*Given request*
Copy out, unchanged, the lines of the items that start with the line containing "Going from closest" and end with the line containing "(298,45), (284,253), (223,238), (204,53), (43,224)", including both of those lines and nothing else.

*Data lines*
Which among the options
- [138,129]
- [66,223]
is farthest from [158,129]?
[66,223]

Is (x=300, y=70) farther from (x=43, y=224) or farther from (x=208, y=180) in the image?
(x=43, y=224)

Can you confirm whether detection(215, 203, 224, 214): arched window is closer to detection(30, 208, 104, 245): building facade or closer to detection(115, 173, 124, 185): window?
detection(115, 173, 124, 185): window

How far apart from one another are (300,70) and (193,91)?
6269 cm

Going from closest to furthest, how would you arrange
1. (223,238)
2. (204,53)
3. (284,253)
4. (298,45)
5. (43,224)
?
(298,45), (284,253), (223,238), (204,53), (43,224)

...

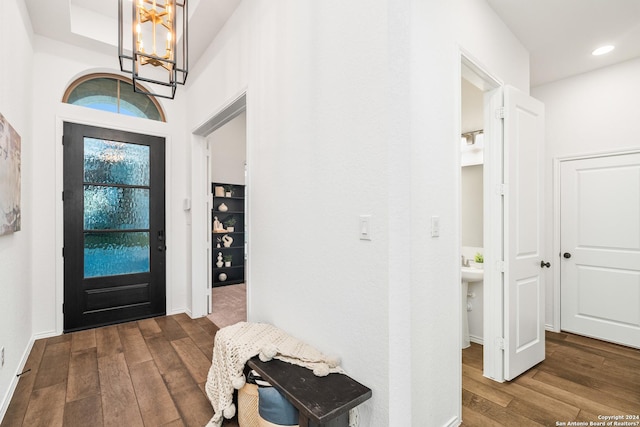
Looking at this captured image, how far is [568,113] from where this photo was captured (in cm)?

*Response for this exercise*
Going from closest to furthest, how would you arrange
1. (223,238)
2. (204,53)
3. (284,253)
4. (298,45)
5. (43,224)
?
(298,45), (284,253), (223,238), (204,53), (43,224)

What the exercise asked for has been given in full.